* WHAT TO WORK ON: Return nothing but the lines from the one containing "class: Mammalia" through the end of the records below, exactly as they stand and without pictures.

Dataset entries:
# # #

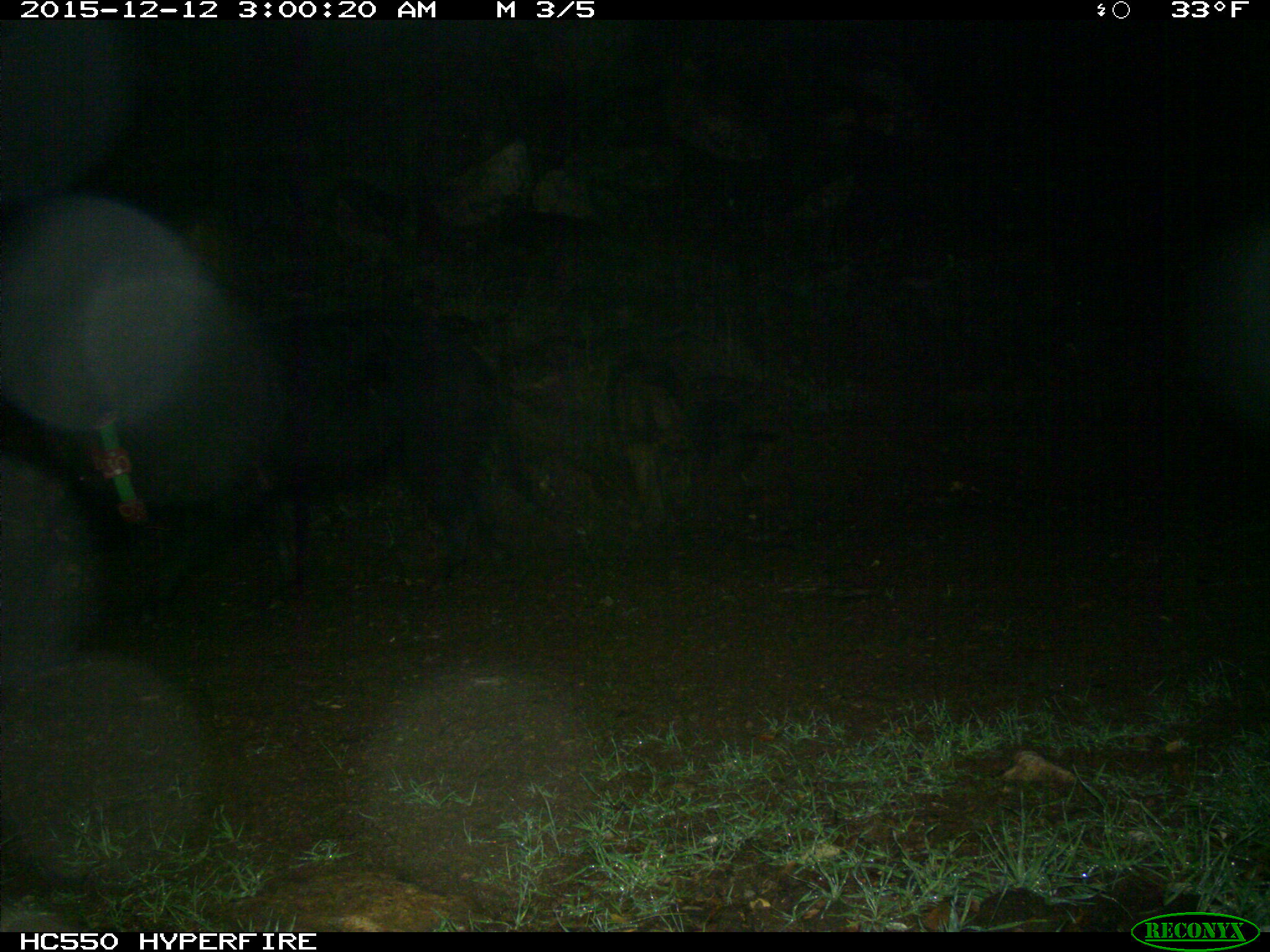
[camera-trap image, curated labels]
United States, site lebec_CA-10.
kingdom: Animalia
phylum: Chordata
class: Mammalia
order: Artiodactyla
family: Suidae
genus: Sus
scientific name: Sus scrofa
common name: wild boar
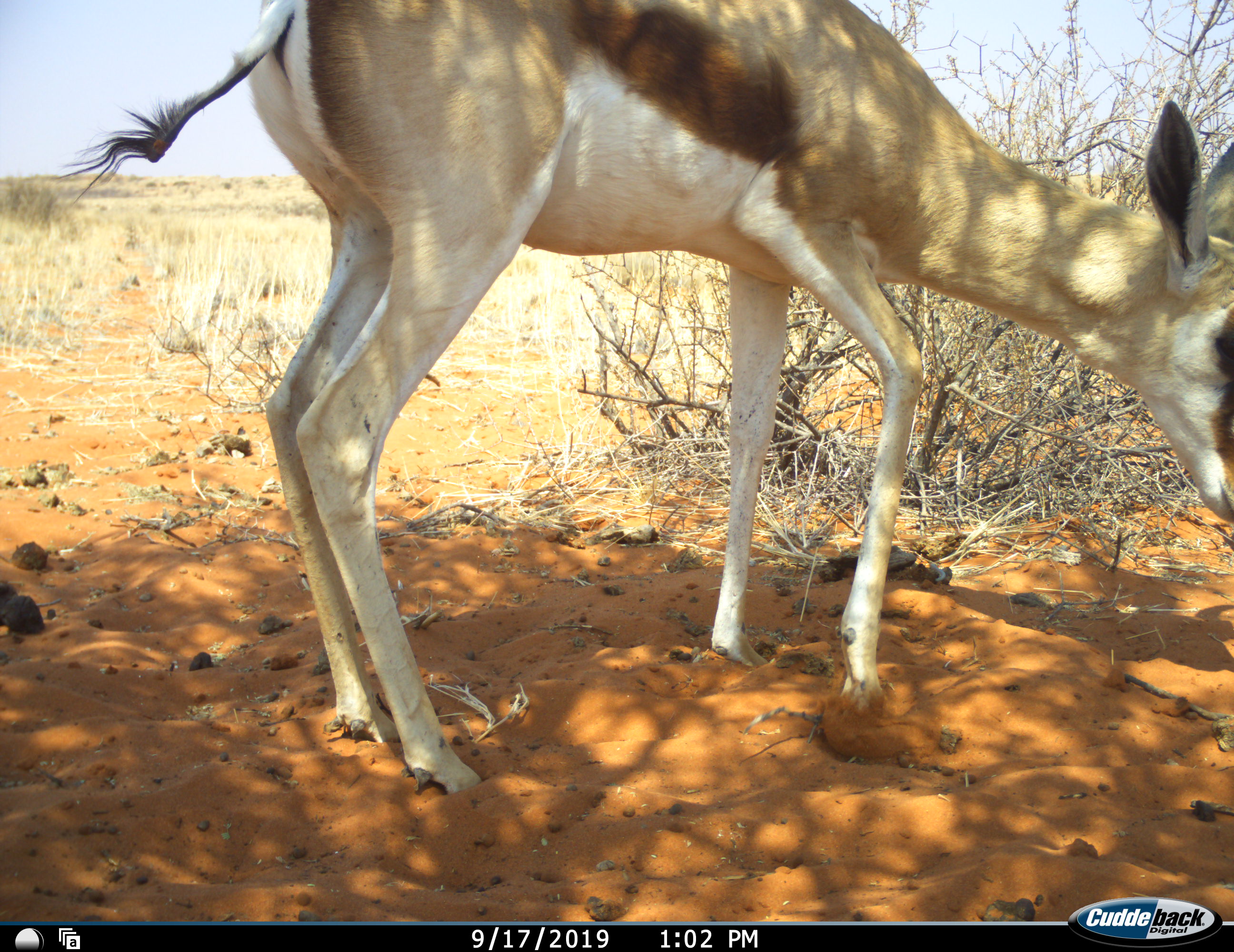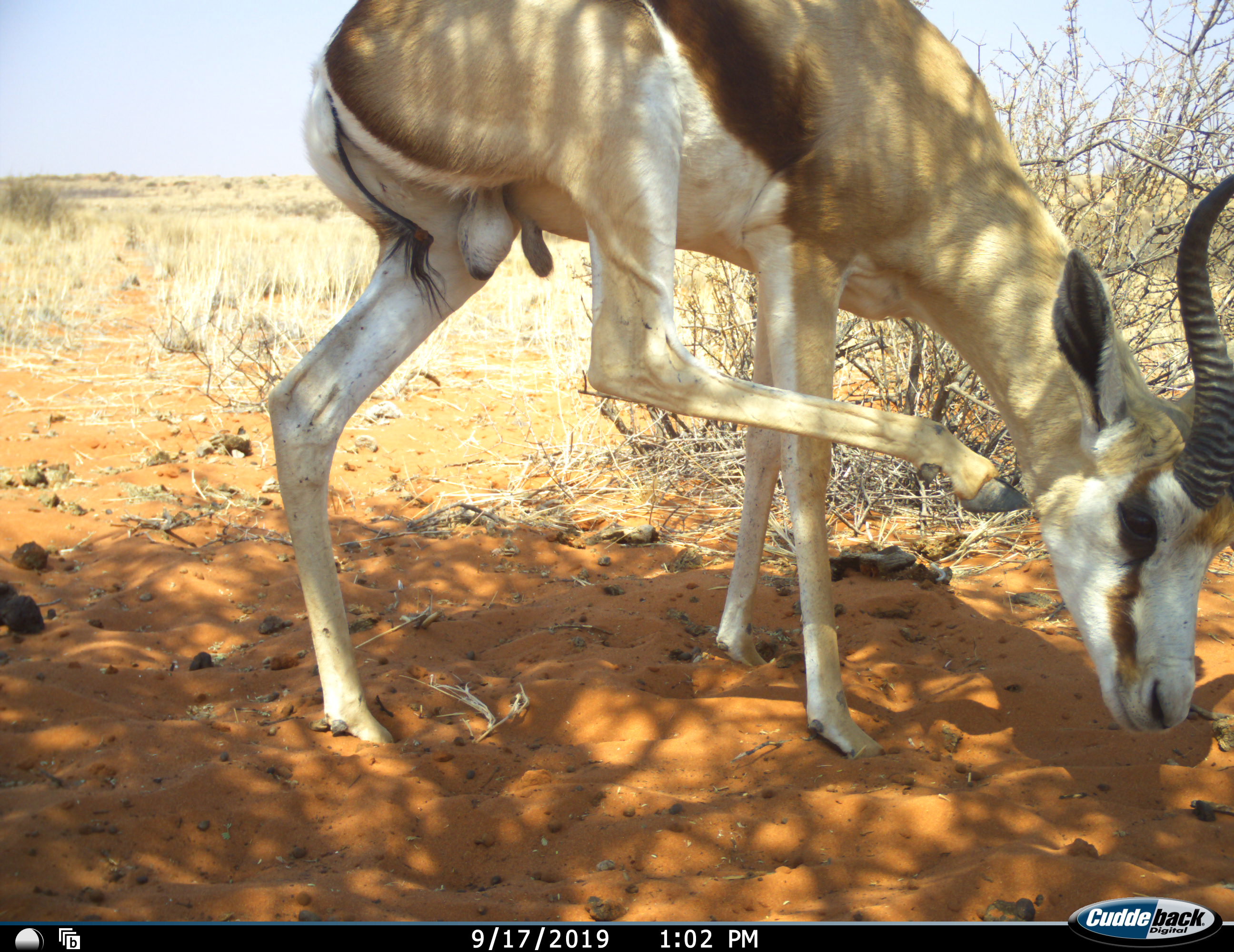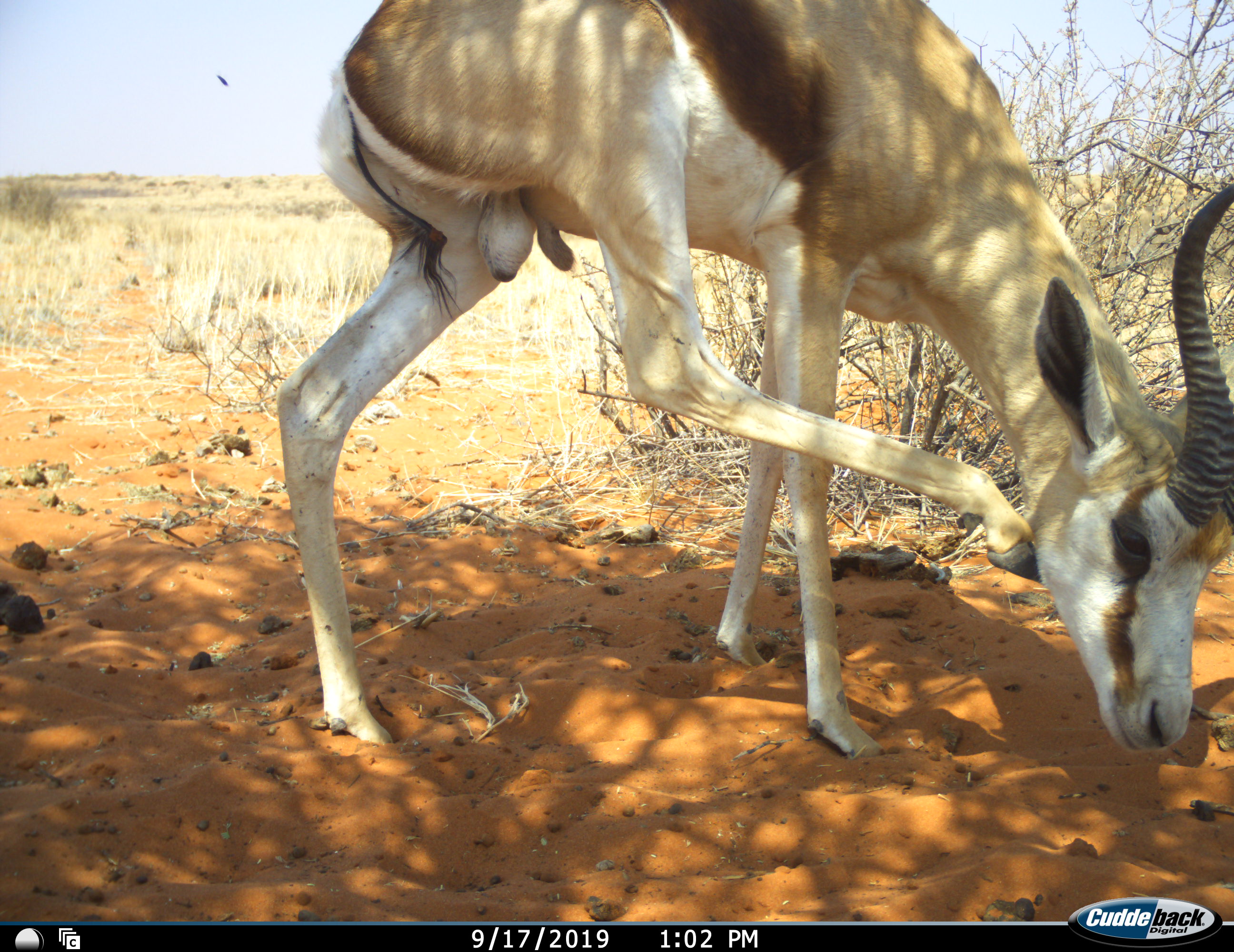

# # #

* SOLUTION BELOW:
class: Mammalia
order: Artiodactyla
family: Suidae
genus: Sus
scientific name: Sus scrofa
common name: wild boar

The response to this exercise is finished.